# [STATED EXERCISE]
Can you rewrite the items starting with the line that contains "How far is point" and going on through the end of the items, putting "lens" in place of "camera" and leaving everything else unchanged?

# [RECORDS SUPPLIED]
==*==

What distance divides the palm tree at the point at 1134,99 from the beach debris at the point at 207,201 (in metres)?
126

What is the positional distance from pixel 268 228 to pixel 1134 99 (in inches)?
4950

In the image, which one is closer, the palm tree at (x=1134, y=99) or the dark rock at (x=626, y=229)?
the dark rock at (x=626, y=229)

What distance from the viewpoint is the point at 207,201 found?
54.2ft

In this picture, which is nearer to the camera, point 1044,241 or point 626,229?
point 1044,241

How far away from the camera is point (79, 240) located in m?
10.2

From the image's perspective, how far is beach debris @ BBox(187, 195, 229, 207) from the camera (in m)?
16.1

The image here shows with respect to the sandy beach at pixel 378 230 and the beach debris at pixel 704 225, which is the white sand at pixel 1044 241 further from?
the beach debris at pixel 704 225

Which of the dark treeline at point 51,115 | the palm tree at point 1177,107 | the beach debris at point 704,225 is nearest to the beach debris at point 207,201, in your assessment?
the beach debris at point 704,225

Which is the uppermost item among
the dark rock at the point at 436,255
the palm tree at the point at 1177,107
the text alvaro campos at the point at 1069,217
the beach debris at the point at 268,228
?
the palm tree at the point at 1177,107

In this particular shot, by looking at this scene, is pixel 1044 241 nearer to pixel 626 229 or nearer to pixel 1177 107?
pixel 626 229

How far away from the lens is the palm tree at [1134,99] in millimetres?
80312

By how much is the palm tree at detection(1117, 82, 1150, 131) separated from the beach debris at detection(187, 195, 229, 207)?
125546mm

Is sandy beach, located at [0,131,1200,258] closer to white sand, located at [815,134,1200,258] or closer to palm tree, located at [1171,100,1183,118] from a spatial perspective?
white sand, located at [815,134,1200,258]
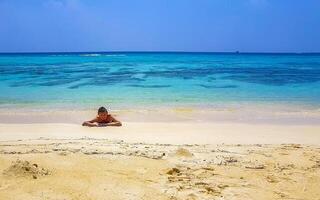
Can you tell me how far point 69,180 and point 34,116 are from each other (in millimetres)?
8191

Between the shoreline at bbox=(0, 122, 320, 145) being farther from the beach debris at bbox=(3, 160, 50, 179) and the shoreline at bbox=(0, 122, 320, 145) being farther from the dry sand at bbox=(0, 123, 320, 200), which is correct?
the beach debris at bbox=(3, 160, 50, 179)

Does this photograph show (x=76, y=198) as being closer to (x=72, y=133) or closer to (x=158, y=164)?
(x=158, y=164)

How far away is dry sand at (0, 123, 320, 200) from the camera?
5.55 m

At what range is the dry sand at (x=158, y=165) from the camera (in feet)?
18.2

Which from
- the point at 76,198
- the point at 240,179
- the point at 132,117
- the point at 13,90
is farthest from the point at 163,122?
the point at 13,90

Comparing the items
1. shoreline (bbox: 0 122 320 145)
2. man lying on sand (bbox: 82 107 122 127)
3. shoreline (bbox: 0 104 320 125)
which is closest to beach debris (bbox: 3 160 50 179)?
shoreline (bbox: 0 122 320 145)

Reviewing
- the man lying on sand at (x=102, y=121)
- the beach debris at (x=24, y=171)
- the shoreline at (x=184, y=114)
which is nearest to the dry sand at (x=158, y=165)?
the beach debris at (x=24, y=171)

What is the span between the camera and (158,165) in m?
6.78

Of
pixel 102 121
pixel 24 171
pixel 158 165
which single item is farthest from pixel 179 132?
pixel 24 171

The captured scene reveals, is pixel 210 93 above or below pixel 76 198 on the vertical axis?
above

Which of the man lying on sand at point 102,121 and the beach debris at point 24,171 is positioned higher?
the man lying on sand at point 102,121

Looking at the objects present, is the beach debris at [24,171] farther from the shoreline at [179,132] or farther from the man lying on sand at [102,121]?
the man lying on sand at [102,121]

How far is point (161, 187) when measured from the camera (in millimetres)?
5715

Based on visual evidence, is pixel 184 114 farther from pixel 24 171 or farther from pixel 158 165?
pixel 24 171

==*==

# [FULL OUTPUT]
How far is point (161, 187) when measured from the lens (in millimetres)?
5715

Based on visual evidence, is pixel 184 114 farther from pixel 24 171 or farther from pixel 158 165?
pixel 24 171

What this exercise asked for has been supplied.